A Study Assessing the Safety, Tolerability, and Efficacy of Galegenimab (FHTR2163) in Participants With Geographic Atrophy Secondary to Age-Related Macular Degeneration (AMD) (GALLEGO)

• Age >/= 60 years at time of signing Informed Consent Form;
• Visual acuity: best-corrected visual acuity (BCVA) letter score >/= 24 letters (Snellen equivalent of 20/320 or better). If the study eye BCVA letter score is >/= 69 letters (Snellen equivalent of 20/40 or better), the non-study eye must have a BCVA letter score of >/= 44 letters (Snellen equivalent of 20/125 or better);
• Well-demarcated area of GA secondary to AMD with no evidence of prior or active choroidal neovascularization (CNV) in either eye.

Ocular Exclusion Criteria, Study Eye:

• History of vitrectomy surgery, submacular surgery, or any surgical intervention for AMD;
• Previous laser photocoagulation or ITV anti-vascular endothelial growth factor (anti-VEGF) for CNV, diabetic macular edema, retinal vein occlusion, or proliferative diabetic retinopathy.
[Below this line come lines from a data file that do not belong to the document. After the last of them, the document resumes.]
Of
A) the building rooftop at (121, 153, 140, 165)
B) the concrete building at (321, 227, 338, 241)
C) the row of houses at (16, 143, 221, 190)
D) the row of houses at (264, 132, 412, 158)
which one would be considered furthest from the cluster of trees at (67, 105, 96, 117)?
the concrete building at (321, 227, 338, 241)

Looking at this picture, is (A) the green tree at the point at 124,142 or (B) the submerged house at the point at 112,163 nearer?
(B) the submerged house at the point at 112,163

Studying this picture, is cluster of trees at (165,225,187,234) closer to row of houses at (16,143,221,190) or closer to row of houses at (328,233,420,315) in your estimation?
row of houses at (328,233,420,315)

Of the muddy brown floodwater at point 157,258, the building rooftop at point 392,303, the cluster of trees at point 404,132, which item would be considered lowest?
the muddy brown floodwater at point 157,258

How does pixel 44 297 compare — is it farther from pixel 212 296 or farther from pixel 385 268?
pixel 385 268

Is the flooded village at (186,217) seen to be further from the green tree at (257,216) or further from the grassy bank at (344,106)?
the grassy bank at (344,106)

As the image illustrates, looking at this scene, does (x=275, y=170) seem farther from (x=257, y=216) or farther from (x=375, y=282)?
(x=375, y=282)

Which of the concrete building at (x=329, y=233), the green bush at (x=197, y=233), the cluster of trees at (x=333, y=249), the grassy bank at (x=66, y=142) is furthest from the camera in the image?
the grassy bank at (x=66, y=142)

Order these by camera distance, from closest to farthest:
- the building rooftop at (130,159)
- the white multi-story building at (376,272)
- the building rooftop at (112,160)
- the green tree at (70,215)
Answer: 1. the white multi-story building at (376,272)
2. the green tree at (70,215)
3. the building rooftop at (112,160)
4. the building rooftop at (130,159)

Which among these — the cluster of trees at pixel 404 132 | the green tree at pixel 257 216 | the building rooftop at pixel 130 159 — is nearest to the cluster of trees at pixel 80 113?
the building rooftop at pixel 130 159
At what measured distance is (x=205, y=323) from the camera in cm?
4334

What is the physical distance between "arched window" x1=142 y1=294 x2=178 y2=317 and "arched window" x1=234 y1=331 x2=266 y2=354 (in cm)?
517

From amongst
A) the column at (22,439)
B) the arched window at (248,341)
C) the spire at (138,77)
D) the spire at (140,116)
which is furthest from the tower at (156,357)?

Ocular Exclusion Criteria, Both Eyes:

• GA in either eye due to causes other than AMD;
• Active uveitis and/or vitritis (grade trace or above) in either eye;
• Active, infectious conjunctivitis, keratitis, scleritis, or endophthalmitis in either eye;
• Retinal pigment epithelium (RPE) tear that involves the macula in either eye;
• Previous participation in interventional clinical trials for GA or dry AMD, except for vitamins and minerals, regardless of the route of administration (i.e., ocular or systemic) within the last 6 months.